[Collected data entries]
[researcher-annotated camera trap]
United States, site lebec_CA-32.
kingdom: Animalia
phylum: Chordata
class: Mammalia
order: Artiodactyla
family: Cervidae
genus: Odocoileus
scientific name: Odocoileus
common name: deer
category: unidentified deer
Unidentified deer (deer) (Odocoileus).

...

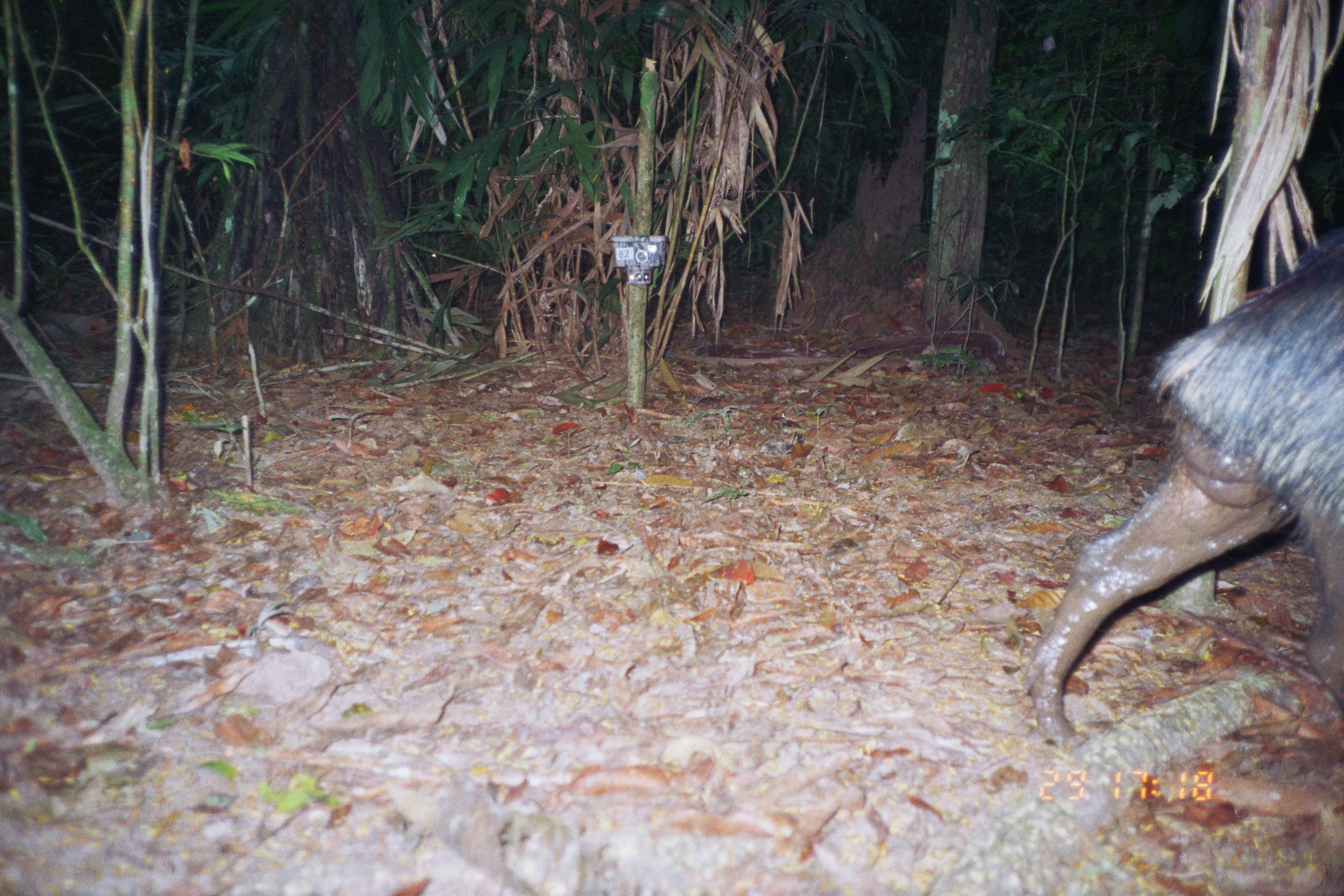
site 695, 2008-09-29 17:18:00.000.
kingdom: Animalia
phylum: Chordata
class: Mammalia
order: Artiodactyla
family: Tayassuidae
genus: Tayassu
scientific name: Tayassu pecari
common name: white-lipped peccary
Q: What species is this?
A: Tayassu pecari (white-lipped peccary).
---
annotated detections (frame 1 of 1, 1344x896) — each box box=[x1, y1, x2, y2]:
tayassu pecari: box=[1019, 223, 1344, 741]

• _Exercise prompt_: Return every line of the entries above that the string "site" appears in.

• _Solution for this problem_:
United States, site lebec_CA-32.
site 695, 2008-09-29 17:18:00.000.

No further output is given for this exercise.